Persönliche Highlights der vergangenen Saison:

Aufführung: “Götterdämmerung” in Karlsruhe. Ein spielfreudiges Ensemble (auch bei der Gala), ein tolles Dirigat und eine klasse Inszenierung.

Regie: Tobias Kratzer für eine rabenschwarze, aber auch augenzwinkernde “Götterdämmerung” (s.o.) und somit dem mit Abstand besten Ring-Teil in Karlsruhe und eine “Afrikanerin” in Frankfurt, die gekonnt mit dem zum Rassismus neigenden Exotismus des Libretto umgeht.

Sänger: Piotr Beczala für einen exquisiten Werther in Zürich und einen fulminanten Lohengrin in Bayreuth.

Dirigat: Daniel Barenboim und seiner Staatskapelle mit zwei Wagner-Dirigaten. Zwar waren weder der “Tristan” noch der “Parsifal” perfekt, aber dafür von einer kompromisslosen, fast rücksichtslosen Emotionalität im Klang.

Überraschung: Paris und Lyon haben beides mal  gezeigt, dass Verdis “Don Carlos” eigentlich doch eine grand opéra ist – mag die italienische Fassung der späteren Jahre auch etwas kohärenter und musikalisch zwingender sein.

Ausgrabung: die Gottfried von Einem-Renaissance: “Dantons Tod”, “Der Besuch der alten Dame” und “Der Prozess” – drei Literaturopern, die allesamt einen festen Platz im Repertoire verdient hätten. Vielleicht ja irgendwann mal mit Waltraud Meier als Claire Zachanassian…?

Ärgernis: der infantil-hirnverbrannte “Don Giovanni” in Heidelberg sowie der der nichtssagende “Parsifal” in München, wo ein gefeierter Maler und ein regieführender Langeweiler ein Meisterwerk in den Sand setzen. Aber so richtig schlimm.
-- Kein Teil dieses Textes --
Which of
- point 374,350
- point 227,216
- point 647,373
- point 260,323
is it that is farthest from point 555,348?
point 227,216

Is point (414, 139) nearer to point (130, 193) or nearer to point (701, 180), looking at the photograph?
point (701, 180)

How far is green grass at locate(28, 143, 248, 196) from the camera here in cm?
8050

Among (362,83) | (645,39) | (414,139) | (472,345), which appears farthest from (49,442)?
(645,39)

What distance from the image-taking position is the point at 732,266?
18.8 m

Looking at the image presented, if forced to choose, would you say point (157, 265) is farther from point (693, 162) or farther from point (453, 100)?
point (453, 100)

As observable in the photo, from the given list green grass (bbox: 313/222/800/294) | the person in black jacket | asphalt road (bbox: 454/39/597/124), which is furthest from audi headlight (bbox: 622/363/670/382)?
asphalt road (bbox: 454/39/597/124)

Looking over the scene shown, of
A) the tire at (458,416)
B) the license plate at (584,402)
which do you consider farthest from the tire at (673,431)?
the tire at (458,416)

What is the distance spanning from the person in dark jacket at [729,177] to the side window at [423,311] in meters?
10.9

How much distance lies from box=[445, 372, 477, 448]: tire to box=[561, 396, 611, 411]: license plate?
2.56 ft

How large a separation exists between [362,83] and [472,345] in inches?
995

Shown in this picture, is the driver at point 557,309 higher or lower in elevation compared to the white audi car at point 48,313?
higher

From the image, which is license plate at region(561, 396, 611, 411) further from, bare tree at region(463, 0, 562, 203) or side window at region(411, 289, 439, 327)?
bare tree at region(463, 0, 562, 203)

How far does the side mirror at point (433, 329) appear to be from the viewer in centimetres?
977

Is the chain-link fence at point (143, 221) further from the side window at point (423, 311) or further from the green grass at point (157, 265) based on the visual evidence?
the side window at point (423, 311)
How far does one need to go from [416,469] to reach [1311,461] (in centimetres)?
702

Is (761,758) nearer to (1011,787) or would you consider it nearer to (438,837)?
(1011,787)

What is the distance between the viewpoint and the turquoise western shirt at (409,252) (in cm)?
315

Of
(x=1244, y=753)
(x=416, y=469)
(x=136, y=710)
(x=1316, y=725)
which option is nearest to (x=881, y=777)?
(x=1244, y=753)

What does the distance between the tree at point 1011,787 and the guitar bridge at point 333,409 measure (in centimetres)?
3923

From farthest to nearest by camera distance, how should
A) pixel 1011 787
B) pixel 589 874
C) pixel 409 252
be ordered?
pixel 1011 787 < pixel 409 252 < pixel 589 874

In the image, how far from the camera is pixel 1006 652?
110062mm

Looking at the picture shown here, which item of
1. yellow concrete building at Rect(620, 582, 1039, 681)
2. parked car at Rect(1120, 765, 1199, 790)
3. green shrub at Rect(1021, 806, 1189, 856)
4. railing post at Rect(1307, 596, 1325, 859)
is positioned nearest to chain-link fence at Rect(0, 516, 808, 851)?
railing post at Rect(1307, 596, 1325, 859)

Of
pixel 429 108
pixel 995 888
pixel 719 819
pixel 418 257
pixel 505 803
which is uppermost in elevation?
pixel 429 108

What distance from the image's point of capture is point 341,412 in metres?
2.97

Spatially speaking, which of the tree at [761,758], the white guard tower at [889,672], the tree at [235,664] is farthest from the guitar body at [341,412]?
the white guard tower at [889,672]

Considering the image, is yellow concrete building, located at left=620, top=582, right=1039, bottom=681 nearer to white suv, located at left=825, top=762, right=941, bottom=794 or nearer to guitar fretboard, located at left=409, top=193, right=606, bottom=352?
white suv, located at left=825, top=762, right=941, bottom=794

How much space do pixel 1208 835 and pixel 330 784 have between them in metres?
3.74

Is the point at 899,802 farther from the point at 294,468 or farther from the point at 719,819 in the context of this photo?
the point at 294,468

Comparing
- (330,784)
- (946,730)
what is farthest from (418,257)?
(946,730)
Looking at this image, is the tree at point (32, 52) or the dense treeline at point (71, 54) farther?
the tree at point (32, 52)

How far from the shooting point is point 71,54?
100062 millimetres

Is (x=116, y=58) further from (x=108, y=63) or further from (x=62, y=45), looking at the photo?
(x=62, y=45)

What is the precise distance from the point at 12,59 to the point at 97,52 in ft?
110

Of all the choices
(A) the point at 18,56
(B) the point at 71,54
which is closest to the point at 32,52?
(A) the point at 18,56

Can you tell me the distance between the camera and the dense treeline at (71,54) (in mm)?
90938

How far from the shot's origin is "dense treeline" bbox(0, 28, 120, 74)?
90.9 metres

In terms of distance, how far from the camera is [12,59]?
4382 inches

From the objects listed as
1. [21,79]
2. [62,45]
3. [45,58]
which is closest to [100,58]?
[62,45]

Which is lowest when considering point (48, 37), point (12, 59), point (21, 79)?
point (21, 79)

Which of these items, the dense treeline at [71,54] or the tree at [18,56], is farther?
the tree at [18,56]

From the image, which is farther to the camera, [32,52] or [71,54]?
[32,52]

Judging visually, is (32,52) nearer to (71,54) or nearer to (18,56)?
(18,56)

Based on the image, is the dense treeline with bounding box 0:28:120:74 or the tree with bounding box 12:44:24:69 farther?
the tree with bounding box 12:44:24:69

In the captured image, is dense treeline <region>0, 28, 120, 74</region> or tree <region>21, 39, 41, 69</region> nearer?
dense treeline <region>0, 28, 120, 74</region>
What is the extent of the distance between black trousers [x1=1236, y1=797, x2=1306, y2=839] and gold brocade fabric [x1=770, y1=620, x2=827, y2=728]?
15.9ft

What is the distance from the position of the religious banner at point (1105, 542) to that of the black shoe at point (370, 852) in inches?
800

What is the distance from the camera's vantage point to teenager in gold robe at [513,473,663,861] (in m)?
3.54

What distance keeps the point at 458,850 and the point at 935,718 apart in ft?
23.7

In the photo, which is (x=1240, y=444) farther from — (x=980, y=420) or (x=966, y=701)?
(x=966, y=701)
Opernhaus: auch wenn kein Opernhaus im eigentlichen Sinne – die Salzburger Festspiele. Dort sind die Karten mittlerweile auch nicht mehr so viel teurer als an der Bayerischen Staatsoper, aber mit der “Pique Dame”, den “Bassariden” und dem konzertanten “Prozess” gab es für mich gleich drei hochwertige Produktionen zu sehen/hören.